◆ JOB
Reproduce every one of the entries below word for word, leaving out the pictures.
(begin)
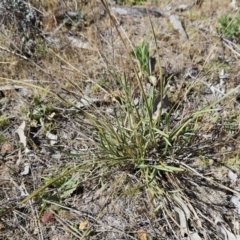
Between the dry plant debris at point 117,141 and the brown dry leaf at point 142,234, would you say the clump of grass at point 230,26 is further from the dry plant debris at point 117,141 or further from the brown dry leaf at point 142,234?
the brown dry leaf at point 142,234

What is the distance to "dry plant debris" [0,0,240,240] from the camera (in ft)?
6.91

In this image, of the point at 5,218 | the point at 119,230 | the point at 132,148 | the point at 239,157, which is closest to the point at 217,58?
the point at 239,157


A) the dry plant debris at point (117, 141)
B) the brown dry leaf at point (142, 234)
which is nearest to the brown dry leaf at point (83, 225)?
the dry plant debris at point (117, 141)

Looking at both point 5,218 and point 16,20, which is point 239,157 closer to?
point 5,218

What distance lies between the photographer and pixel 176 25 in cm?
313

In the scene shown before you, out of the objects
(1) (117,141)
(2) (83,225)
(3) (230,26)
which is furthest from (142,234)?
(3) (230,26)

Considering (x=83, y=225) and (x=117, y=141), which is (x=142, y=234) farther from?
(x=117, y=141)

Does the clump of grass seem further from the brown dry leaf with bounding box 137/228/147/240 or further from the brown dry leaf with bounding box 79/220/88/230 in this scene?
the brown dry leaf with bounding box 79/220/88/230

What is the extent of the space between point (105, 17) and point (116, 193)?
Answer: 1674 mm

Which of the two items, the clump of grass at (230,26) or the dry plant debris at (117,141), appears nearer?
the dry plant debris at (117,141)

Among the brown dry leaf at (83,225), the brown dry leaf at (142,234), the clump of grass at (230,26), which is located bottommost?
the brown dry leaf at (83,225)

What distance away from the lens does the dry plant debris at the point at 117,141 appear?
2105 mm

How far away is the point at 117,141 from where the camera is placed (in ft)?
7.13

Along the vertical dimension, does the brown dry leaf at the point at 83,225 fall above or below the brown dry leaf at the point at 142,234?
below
(end)
◆ RESULT FOR THIS TASK
Between the dry plant debris at point 117,141 and the brown dry leaf at point 142,234, would you say the clump of grass at point 230,26 is further from the dry plant debris at point 117,141 or further from the brown dry leaf at point 142,234?
the brown dry leaf at point 142,234

What is the distance to "dry plant debris" [0,0,240,240] from the camera (in ft)?
6.91

In this image, of the point at 5,218 | the point at 119,230 | the point at 132,148 | the point at 239,157, which is closest to the point at 217,58?
the point at 239,157


A) the dry plant debris at point (117, 141)
B) the brown dry leaf at point (142, 234)
which is nearest to the brown dry leaf at point (83, 225)?
the dry plant debris at point (117, 141)

Looking at both point 5,218 and point 16,20, which is point 239,157 closer to?
point 5,218

What distance lies between the photographer and pixel 176 25 in cm?
313

In the scene shown before you, out of the objects
(1) (117,141)
(2) (83,225)
(3) (230,26)
which is furthest from (142,234)?
(3) (230,26)

Considering (x=83, y=225) and (x=117, y=141), which is (x=142, y=234) farther from?
(x=117, y=141)

Does the clump of grass seem further from the brown dry leaf with bounding box 137/228/147/240 or further from the brown dry leaf with bounding box 79/220/88/230 in this scene?
the brown dry leaf with bounding box 79/220/88/230

What is the extent of the space between point (105, 17) and point (116, 193)?
Answer: 1674 mm

Which of the two items, the clump of grass at (230,26) or the dry plant debris at (117,141), appears nearer?
the dry plant debris at (117,141)

Among the brown dry leaf at (83,225), the brown dry leaf at (142,234), the clump of grass at (230,26), which is located bottommost?
the brown dry leaf at (83,225)

What distance away from the lens does the dry plant debris at the point at 117,141 appear?
2105 mm

How far away is the point at 117,141 from where the camera is placed (in ft)?
7.13

Along the vertical dimension, does the brown dry leaf at the point at 83,225 fall above or below the brown dry leaf at the point at 142,234?
below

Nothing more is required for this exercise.